Non pare ragionevole infatti l’assenza di proteine animali nella dieta, poiché provoca forti carenze di triptofano (ricordiamo la pellagra), uno degli amminoacidi essenziali, necessario alla sintesi dei composti della vitamina B. È probabile che nel futuro mangeremo la carne dei bovini solamente a Natale, o comunque preferibilmente in specifiche occasioni (il tacchino negli Usa per il giorno del Ringraziamento o il capibara in Venezuela a Pasqua. Per i carnivori massimalisti: si può mangiare carne rossa a Pasqua poiché la religione cattolica permette di cibarsi, durante il periodo pasquale, di animali che vivono in acqua, ed il capibara vi sta sempre immerso).
Le principali preoccupazioni dei consumatori sono rivolte ad aspetti sanitari, di gusto e di prezzo, anche se plaudono ai benefici per la salute degli animali e dell’ambiente. È ragionevole ritenere che nel prossimo futuro la carne cellulare della bioeconomia post-animale rivoluzionerà, da un lato, l’industria alimentare, ma dall’altro non porterà benefici ai piccoli allevatori; troverà certamente mercato tra la popolazione in via di urbanizzazione nelle grandi città del Terzo e Quarto Mondo, oltre probabilmente ad una quota, ci si augura significativa, di vega-vegetariani del mondo occidentale.

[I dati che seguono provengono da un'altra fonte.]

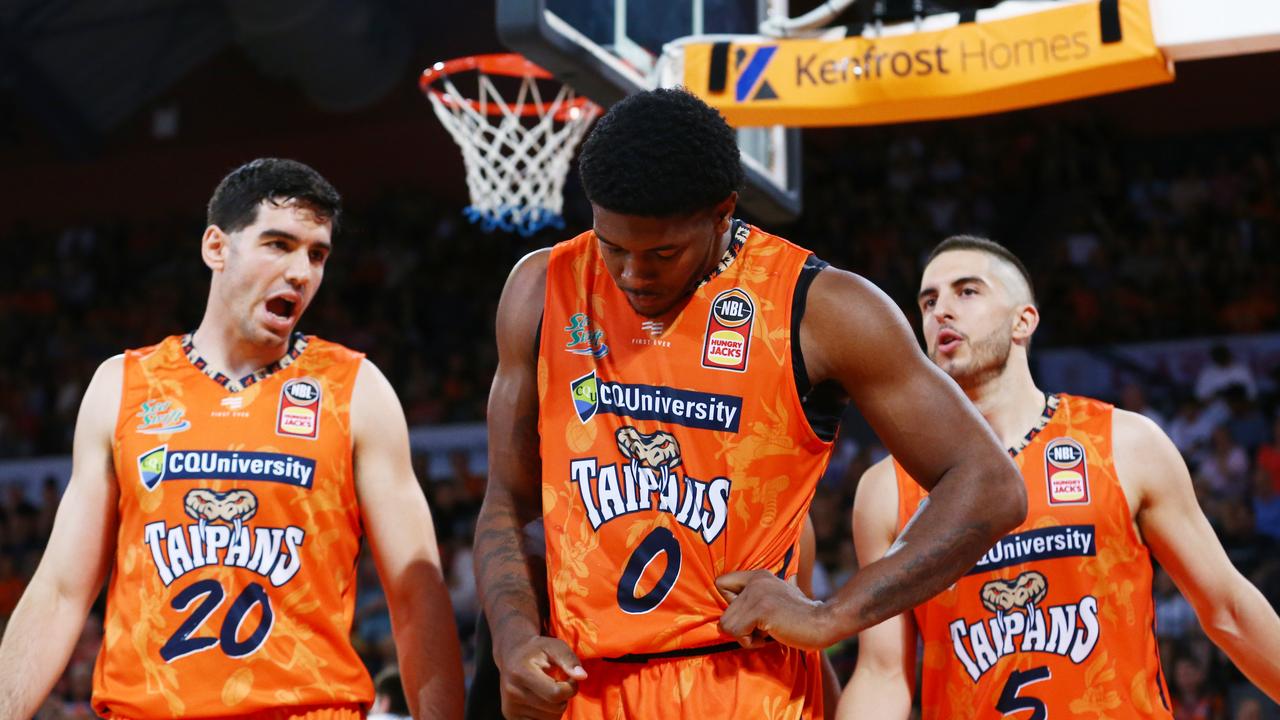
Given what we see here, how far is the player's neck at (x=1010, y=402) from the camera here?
4.17 meters

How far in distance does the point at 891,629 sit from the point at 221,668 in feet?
5.99

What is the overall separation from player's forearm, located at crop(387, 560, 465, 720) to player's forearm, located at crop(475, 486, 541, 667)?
2.36 feet

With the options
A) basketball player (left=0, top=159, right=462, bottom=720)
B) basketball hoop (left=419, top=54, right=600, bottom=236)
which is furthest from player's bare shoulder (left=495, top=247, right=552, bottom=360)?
basketball hoop (left=419, top=54, right=600, bottom=236)

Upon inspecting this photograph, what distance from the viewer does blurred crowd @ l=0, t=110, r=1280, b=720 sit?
32.9 feet

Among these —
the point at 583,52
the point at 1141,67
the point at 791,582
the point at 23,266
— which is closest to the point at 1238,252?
the point at 1141,67

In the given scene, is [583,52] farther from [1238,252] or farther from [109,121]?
[109,121]

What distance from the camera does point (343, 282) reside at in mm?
15852

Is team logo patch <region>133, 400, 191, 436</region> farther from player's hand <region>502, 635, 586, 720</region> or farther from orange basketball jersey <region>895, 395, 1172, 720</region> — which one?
orange basketball jersey <region>895, 395, 1172, 720</region>

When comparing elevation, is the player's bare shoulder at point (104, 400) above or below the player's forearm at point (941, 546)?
above

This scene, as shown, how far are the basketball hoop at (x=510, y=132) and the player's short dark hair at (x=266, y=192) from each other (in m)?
2.54

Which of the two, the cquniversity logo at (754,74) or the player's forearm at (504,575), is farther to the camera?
the cquniversity logo at (754,74)

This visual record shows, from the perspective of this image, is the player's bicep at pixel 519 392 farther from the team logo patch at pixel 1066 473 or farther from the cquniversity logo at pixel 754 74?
the cquniversity logo at pixel 754 74

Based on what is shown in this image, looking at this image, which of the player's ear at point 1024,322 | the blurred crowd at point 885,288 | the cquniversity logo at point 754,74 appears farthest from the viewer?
the blurred crowd at point 885,288

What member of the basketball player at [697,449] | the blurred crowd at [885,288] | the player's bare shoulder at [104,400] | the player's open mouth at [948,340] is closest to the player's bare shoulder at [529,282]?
the basketball player at [697,449]
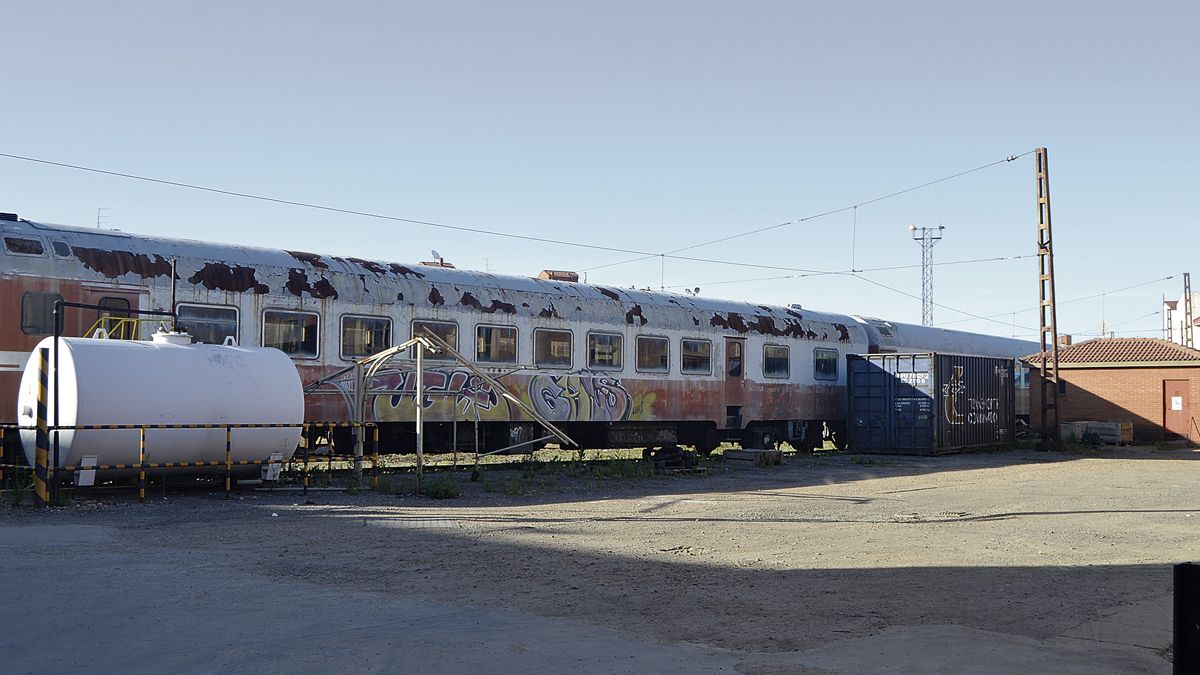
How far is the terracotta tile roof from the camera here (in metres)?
33.4

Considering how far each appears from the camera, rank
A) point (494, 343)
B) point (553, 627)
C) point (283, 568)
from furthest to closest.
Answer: point (494, 343) < point (283, 568) < point (553, 627)

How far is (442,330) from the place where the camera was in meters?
19.7

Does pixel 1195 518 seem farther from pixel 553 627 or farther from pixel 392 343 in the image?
pixel 392 343

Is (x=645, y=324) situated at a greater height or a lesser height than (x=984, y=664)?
greater

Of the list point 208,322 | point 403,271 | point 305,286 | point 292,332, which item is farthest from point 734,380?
point 208,322

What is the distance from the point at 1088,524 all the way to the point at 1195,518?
6.05ft

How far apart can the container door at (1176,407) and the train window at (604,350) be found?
20040 mm

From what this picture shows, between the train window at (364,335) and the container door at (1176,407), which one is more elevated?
the train window at (364,335)

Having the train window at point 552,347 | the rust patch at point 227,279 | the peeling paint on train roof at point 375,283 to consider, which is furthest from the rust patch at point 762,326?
the rust patch at point 227,279

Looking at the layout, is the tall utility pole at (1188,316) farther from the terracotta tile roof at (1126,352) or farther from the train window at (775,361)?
the train window at (775,361)

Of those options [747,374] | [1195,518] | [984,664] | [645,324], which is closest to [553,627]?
[984,664]

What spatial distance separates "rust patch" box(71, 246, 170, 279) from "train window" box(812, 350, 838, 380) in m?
16.6

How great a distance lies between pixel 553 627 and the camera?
286 inches

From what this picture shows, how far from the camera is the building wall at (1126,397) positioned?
108 feet
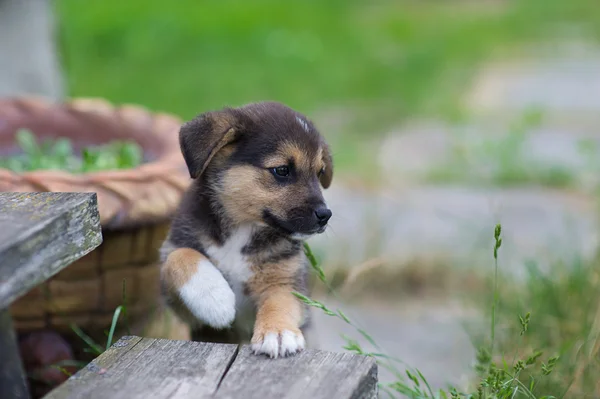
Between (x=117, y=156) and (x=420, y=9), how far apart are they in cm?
1235

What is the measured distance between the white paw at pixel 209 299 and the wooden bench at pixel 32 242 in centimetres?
50

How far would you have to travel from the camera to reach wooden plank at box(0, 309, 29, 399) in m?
2.71

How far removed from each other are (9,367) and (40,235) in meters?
0.66

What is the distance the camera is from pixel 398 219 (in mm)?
6262

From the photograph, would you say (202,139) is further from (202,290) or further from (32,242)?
(32,242)

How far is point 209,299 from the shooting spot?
3.01 m

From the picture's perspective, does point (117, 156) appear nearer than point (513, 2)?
Yes

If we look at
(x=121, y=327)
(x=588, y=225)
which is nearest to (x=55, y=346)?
(x=121, y=327)

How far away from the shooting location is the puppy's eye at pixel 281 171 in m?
3.24

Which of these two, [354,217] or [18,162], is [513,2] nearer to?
[354,217]

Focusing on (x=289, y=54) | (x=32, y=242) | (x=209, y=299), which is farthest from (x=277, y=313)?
→ (x=289, y=54)

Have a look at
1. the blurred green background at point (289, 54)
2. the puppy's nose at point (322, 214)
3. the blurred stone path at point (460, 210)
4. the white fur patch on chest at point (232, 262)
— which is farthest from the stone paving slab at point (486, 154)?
the white fur patch on chest at point (232, 262)

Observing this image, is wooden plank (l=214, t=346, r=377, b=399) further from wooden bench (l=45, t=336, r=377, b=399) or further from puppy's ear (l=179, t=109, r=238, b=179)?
puppy's ear (l=179, t=109, r=238, b=179)

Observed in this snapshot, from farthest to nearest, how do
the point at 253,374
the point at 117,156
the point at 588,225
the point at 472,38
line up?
the point at 472,38
the point at 588,225
the point at 117,156
the point at 253,374
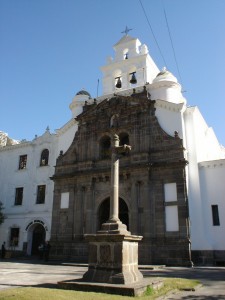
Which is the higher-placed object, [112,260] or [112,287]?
[112,260]

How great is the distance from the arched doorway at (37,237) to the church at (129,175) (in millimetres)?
87

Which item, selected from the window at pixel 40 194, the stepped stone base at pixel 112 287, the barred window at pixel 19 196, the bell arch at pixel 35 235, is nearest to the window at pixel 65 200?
the bell arch at pixel 35 235

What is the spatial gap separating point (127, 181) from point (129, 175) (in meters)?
0.46

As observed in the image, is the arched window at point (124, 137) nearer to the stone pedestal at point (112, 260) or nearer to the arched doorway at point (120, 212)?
the arched doorway at point (120, 212)

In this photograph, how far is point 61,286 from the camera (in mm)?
9320

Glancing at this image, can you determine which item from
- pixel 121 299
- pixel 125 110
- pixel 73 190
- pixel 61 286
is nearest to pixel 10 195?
pixel 73 190

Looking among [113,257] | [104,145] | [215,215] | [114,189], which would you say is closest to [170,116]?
[104,145]

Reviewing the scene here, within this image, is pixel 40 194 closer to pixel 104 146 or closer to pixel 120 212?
pixel 104 146

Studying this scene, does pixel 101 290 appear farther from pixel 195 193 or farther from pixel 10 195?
pixel 10 195

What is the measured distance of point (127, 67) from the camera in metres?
27.8

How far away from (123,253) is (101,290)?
1.42 metres

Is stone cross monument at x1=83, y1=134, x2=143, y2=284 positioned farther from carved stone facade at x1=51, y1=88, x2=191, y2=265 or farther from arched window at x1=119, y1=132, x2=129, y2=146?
arched window at x1=119, y1=132, x2=129, y2=146

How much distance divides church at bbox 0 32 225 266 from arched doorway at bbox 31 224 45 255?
0.29ft

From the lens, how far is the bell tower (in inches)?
1061
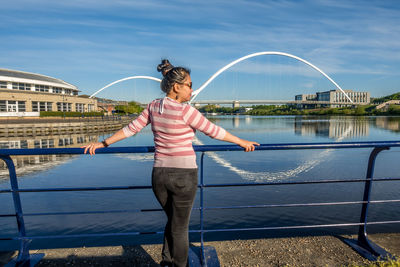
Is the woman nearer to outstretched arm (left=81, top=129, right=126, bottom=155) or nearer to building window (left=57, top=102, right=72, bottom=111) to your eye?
outstretched arm (left=81, top=129, right=126, bottom=155)

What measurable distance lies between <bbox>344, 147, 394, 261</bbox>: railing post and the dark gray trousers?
4.92 ft

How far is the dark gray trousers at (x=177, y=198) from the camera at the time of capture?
1593 millimetres

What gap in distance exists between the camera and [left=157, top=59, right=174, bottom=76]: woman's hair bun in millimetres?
1750

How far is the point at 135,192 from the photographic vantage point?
8.40 metres

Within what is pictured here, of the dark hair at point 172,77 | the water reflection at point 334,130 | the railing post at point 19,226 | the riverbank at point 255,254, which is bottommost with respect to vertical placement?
the water reflection at point 334,130

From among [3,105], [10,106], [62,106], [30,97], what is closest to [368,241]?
[10,106]

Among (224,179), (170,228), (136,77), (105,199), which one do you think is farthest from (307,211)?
(136,77)

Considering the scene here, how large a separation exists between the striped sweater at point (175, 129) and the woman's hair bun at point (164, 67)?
235mm

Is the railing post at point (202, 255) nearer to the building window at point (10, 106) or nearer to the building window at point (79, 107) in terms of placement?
the building window at point (10, 106)

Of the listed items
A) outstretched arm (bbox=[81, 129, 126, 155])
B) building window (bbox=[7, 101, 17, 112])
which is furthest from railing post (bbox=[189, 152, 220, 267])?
building window (bbox=[7, 101, 17, 112])

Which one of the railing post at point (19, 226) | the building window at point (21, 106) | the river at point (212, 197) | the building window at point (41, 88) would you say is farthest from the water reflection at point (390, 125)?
the building window at point (41, 88)

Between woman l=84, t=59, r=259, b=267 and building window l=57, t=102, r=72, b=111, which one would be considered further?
building window l=57, t=102, r=72, b=111

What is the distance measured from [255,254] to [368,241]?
97 cm

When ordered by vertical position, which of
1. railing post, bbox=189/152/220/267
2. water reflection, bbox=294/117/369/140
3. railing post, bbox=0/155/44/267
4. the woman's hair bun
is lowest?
water reflection, bbox=294/117/369/140
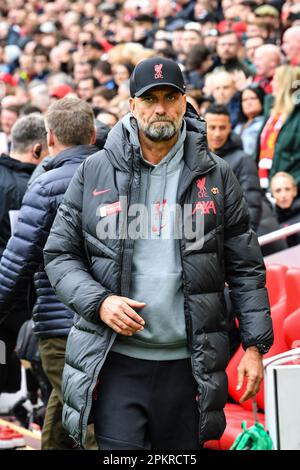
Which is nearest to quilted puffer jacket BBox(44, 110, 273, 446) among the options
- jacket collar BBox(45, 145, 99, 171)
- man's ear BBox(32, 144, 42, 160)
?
jacket collar BBox(45, 145, 99, 171)

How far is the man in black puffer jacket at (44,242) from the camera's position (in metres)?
5.88

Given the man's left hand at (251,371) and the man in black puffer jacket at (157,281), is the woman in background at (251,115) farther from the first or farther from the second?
the man's left hand at (251,371)

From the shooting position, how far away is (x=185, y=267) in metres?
4.60

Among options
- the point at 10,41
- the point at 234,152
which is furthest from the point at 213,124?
the point at 10,41

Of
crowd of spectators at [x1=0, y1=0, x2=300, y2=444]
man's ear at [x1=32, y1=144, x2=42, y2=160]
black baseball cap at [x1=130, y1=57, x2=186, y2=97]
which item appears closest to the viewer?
black baseball cap at [x1=130, y1=57, x2=186, y2=97]

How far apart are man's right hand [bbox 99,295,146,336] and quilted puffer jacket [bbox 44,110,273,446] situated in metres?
0.06

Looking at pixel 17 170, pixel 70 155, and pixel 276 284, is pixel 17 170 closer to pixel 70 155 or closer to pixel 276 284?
pixel 70 155

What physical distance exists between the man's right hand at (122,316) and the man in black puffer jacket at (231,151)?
4.95 meters

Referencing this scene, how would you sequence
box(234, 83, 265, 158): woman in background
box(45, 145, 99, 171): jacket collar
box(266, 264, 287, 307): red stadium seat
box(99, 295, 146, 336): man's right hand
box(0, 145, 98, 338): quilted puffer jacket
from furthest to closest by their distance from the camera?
1. box(234, 83, 265, 158): woman in background
2. box(266, 264, 287, 307): red stadium seat
3. box(45, 145, 99, 171): jacket collar
4. box(0, 145, 98, 338): quilted puffer jacket
5. box(99, 295, 146, 336): man's right hand

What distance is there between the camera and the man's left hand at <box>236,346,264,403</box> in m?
4.57

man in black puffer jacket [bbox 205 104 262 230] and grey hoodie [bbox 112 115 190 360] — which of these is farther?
man in black puffer jacket [bbox 205 104 262 230]

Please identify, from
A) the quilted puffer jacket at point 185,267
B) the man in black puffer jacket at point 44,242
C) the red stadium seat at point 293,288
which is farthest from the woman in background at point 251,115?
the quilted puffer jacket at point 185,267

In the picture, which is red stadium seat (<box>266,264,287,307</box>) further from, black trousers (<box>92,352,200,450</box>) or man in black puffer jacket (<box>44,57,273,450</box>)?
black trousers (<box>92,352,200,450</box>)

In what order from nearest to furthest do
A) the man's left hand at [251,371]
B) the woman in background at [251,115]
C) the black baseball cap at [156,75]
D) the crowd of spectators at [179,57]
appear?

Diverse compagnie commerciali quali la Memphis Meats e l’israeliana Super Meat (finanziatori magnati come Sergey Brin, cofondatore di Google, Richard Branson, fondatore di Virgin Group, Bill Gates e il colosso dell’industria alimentare Cargill), hanno già sviluppato una serie di prodotti a partire da cellule staminali di bovino, maiale, tacchino, pollo, anatra e pesci di varie specie (nel settore ittico è attiva la Finless Food per la produzione di gamberi), oltre a ostriche del Pacifico: portano sul mercato burger di bovino, polpette, crocchette di pollo e foie gras. Anche Hampton Creek Foods di San Francisco (già nota per Beyond Eggs, uova e maionese da proteine vegetali) è entrata nel settore. È bene però non confonderle con le imprese che producono cibi somiglianti ai derivati da animali a partire solo da proteine vegetali (Beyond Meat è la capofila ma anche Clara Food, New Wave e Impossible Foods).
Si dice che Winston Churchill già nel 1931 si chiedesse quale fosse il senso di allevare un intero animale anziché produrre solo cosce e petto, le parti che mangiamo: ebbene oggi sarebbe molto soddisfatto, come pure i futuri astronauti che potranno mangiare un buon burger nello spazio. Per chi volesse già stupire gli amici vega-vegetariani ed animalisti suggeriamo un bellissimo libro di curiose ricette illustrato magnificamente: The In Vitro Meat Cookbook di Koert van Mensvoort e Hendrik-Jan Grievink (Bis, 2014). Molto utile, visto che tra breve avremo in casa un altro elettrodomestico simile a quello per addizionare l’acqua di anidride carbonica, il produttore di carne ecologica... Basterà comperare le cartucce di brodo di coltura per staminali!